**REQUIREMENTS**
Please rewrite only the stretch of the data below from the line containing "What of the" through the line containing "0.28 metres", changing "sofa cushion" to "couch cushion" and leaving everything else unchanged.

[START THE DATA]

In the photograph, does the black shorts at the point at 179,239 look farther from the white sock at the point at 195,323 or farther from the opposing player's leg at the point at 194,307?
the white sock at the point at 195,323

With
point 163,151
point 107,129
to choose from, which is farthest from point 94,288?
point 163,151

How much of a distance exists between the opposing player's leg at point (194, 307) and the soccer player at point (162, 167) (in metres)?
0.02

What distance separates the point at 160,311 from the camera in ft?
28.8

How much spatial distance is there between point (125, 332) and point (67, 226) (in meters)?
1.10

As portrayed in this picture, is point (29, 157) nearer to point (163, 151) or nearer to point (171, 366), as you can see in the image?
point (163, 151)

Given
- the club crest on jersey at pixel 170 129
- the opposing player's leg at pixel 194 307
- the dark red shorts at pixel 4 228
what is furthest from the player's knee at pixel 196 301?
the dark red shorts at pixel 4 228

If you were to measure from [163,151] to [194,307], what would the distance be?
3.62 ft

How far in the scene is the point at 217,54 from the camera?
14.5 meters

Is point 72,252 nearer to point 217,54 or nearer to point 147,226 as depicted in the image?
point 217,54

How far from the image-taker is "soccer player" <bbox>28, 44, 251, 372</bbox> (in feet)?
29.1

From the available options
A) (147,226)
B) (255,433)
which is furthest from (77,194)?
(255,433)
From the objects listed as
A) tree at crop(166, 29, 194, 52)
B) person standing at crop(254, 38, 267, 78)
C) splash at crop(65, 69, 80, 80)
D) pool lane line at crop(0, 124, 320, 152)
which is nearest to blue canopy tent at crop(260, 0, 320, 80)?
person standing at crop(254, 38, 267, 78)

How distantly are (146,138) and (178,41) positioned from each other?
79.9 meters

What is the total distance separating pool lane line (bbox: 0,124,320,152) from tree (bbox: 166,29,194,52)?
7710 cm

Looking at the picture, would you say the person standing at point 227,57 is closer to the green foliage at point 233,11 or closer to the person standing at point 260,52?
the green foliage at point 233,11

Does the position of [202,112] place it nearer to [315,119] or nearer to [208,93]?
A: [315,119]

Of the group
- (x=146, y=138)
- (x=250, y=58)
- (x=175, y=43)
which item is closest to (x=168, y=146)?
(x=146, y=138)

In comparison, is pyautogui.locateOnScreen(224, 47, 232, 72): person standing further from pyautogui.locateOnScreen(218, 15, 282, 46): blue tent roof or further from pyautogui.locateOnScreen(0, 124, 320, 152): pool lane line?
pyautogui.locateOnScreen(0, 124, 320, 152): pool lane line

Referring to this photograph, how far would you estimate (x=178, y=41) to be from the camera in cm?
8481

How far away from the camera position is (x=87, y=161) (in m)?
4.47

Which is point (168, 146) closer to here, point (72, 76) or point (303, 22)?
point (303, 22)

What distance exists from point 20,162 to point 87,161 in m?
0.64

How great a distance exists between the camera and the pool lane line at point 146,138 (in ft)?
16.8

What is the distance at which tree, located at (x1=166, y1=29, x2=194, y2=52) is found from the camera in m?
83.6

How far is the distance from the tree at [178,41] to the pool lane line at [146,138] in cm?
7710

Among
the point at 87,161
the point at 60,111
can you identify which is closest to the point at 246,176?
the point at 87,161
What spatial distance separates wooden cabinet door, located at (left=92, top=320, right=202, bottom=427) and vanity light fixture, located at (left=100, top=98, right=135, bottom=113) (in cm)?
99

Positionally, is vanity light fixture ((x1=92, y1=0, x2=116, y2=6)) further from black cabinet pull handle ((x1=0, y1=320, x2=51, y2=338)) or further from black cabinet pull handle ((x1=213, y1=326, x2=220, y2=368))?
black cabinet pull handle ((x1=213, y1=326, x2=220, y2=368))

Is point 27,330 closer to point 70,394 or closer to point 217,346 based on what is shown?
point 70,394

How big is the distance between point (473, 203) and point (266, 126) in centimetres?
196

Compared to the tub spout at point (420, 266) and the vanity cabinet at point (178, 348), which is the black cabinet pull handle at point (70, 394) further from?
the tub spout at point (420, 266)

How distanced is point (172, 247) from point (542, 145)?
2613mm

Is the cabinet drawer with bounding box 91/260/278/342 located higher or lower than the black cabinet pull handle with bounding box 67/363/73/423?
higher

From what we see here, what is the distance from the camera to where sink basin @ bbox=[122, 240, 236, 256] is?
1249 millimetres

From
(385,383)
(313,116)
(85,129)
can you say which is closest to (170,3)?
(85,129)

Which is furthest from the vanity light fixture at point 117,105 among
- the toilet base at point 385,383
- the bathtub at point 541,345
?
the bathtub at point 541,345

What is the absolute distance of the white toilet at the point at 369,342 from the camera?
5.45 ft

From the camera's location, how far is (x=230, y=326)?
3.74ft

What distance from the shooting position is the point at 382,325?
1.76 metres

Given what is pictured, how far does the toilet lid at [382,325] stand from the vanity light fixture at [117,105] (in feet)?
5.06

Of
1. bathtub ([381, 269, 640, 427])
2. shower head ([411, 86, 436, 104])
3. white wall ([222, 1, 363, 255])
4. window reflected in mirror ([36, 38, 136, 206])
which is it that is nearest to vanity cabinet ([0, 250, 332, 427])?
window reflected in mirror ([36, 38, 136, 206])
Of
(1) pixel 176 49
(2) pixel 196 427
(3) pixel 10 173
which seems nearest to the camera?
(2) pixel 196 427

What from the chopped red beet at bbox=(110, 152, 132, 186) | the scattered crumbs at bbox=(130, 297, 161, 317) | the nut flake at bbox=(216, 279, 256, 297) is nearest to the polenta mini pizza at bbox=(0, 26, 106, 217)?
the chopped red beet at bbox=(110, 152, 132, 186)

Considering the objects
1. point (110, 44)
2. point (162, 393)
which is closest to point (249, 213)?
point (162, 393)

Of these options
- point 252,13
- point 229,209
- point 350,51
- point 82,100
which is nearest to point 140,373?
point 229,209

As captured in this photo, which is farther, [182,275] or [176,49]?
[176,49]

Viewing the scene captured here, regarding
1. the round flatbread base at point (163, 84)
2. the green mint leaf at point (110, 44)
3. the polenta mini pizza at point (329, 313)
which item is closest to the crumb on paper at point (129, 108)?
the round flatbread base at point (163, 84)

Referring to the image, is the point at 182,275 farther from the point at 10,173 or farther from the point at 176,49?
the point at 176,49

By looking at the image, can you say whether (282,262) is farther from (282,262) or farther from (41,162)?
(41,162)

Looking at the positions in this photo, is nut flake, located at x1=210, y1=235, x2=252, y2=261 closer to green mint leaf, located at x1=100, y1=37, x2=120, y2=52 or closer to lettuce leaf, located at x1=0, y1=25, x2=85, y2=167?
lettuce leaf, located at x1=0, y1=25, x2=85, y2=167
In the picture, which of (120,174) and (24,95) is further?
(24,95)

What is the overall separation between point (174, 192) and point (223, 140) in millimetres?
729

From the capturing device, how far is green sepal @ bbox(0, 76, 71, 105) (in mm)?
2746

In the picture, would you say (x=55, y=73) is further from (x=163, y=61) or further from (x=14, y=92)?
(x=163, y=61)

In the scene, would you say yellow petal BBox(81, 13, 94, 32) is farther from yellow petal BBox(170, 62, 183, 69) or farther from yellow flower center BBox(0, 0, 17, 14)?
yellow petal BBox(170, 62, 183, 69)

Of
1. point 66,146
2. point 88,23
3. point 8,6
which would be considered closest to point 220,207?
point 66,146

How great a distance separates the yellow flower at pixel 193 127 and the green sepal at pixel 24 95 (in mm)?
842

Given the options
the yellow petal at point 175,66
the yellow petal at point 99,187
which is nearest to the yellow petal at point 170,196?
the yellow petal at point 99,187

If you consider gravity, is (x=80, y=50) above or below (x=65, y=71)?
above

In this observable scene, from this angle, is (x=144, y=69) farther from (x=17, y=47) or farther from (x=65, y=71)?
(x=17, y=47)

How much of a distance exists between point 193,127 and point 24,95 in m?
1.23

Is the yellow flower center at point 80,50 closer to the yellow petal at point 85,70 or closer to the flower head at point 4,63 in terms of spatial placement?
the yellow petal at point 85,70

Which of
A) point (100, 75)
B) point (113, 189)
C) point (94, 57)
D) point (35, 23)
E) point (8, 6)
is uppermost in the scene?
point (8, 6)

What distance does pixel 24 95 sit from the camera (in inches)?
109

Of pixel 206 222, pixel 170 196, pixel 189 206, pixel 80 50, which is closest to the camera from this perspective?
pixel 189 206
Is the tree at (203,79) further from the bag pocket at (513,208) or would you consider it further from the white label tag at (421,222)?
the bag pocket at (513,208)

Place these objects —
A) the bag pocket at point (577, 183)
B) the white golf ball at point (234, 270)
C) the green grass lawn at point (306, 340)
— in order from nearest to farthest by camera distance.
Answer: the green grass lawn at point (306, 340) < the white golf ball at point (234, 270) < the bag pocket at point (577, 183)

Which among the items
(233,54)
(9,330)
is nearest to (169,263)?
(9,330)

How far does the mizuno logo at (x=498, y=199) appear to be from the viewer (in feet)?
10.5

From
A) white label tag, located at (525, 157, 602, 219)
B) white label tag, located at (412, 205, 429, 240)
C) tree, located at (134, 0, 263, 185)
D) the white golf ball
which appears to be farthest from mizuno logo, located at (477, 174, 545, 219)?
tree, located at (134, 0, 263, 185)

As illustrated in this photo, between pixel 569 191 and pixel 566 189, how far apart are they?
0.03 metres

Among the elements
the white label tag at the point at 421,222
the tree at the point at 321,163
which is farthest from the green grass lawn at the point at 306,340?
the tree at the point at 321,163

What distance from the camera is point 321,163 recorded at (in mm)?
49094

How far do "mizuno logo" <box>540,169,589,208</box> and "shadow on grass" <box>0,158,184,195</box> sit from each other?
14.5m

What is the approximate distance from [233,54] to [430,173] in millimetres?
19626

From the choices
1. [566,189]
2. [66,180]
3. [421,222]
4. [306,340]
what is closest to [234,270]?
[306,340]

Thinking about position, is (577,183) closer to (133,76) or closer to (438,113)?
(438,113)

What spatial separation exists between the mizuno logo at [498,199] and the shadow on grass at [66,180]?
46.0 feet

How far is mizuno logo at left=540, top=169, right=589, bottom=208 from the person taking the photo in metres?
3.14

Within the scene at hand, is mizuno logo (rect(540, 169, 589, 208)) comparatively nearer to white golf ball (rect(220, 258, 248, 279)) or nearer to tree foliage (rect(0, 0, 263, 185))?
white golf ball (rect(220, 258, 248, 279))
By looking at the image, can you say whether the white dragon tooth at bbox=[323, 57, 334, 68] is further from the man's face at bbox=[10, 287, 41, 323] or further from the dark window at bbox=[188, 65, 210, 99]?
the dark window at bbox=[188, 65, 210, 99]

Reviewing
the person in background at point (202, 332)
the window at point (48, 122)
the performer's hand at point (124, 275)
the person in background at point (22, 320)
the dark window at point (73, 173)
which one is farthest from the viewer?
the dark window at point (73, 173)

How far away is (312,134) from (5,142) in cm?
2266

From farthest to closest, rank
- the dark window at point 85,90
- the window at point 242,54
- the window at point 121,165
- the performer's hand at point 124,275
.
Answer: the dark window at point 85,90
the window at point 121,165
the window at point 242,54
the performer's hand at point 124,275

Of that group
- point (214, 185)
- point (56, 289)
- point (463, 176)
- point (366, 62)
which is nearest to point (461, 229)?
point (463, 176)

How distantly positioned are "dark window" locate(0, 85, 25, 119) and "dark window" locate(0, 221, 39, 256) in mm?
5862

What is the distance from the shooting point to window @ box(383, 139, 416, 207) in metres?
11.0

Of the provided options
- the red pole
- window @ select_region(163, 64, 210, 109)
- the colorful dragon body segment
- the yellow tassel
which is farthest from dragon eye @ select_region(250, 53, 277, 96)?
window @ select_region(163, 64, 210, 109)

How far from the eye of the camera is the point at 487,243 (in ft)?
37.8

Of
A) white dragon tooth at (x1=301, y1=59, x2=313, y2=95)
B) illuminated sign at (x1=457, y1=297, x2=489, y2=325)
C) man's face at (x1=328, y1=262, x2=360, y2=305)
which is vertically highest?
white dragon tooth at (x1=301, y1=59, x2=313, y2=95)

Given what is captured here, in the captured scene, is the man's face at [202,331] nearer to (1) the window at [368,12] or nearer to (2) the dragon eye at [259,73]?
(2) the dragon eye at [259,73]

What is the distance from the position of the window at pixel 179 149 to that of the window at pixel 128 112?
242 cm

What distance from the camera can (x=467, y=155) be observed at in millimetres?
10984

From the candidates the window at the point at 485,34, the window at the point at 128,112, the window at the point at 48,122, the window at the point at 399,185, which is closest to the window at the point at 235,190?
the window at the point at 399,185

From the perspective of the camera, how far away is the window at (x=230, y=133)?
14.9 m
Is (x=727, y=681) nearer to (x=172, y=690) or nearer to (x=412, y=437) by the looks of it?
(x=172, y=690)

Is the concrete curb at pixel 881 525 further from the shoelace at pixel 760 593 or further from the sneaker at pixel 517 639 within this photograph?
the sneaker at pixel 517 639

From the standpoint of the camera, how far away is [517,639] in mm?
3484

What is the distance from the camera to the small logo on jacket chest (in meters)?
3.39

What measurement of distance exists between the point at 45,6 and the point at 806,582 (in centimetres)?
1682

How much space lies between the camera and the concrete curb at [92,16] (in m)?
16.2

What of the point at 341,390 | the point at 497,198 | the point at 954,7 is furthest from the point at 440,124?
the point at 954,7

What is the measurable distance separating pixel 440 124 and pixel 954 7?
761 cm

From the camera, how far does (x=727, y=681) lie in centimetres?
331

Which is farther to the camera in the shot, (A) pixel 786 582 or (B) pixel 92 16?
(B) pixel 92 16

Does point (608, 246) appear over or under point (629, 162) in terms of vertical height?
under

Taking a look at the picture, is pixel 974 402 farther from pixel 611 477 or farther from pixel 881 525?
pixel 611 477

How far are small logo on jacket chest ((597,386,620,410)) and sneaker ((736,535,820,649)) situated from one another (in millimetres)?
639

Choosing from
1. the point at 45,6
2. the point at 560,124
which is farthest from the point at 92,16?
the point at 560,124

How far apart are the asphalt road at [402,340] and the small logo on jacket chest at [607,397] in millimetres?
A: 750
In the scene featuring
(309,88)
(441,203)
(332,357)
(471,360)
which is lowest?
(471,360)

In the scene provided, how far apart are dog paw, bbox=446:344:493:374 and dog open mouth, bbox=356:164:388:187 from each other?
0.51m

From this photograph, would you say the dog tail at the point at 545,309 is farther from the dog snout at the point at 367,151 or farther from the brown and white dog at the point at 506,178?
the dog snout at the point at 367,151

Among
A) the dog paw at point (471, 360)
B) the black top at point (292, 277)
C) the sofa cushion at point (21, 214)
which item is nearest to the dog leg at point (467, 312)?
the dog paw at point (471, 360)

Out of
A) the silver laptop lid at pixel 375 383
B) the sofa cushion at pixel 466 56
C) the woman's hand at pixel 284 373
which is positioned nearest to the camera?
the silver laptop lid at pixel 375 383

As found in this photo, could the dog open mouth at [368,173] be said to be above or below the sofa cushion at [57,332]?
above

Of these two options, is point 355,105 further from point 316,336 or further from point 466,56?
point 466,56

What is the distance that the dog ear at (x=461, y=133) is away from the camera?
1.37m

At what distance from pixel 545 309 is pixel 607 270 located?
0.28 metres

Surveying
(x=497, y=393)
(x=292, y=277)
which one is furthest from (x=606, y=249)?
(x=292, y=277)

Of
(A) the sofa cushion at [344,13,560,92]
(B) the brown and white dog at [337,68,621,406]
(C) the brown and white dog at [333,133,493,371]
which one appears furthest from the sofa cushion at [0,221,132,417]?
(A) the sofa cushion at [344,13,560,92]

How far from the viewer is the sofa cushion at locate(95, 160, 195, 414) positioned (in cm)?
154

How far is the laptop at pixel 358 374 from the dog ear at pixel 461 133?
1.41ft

[END THE DATA]

**ANSWER TO THE PROBLEM**
What of the point at 341,390 | the point at 497,198 | the point at 954,7 is furthest from the point at 440,124?
the point at 954,7

What is the measurable distance separating pixel 440 124 and pixel 954 7?
761 cm

From the camera, how far does (x=727, y=681) lie in centimetres?
331

Which is farther to the camera in the shot, (A) pixel 786 582 or (B) pixel 92 16?
(B) pixel 92 16

Does point (608, 246) appear over or under point (629, 162) in terms of vertical height?
under

Taking a look at the picture, is pixel 974 402 farther from pixel 611 477 or farther from pixel 881 525?
pixel 611 477

How far are small logo on jacket chest ((597,386,620,410)) and sneaker ((736,535,820,649)) situated from one another (in millimetres)?
639

Choosing from
1. the point at 45,6
2. the point at 560,124
which is farthest from the point at 92,16?
the point at 560,124

How far apart are the asphalt road at [402,340] and the small logo on jacket chest at [607,397] in millimetres?
A: 750
In the scene featuring
(309,88)
(441,203)
(332,357)
(471,360)
which is lowest?
(471,360)

In the scene provided, how far apart are dog paw, bbox=446:344:493:374 and dog open mouth, bbox=356:164:388:187 from each other?
0.51m

From this photograph, would you say the dog tail at the point at 545,309 is farther from the dog snout at the point at 367,151 or farther from the brown and white dog at the point at 506,178?
the dog snout at the point at 367,151

Among
A) the dog paw at point (471, 360)
B) the black top at point (292, 277)
C) the couch cushion at point (21, 214)
which item is nearest to the dog leg at point (467, 312)?
the dog paw at point (471, 360)

Out of
A) the silver laptop lid at pixel 375 383
B) the couch cushion at pixel 466 56
C) the woman's hand at pixel 284 373
which is positioned nearest to the camera?
the silver laptop lid at pixel 375 383

As found in this photo, could the dog open mouth at [368,173] be said to be above or below the couch cushion at [57,332]?
above

Of these two options, is point 355,105 further from point 316,336 or further from point 466,56?
point 466,56

What is the distance that the dog ear at (x=461, y=133) is away from the camera?
1.37m

At what distance from pixel 545 309 is pixel 607 270 located?
0.28 metres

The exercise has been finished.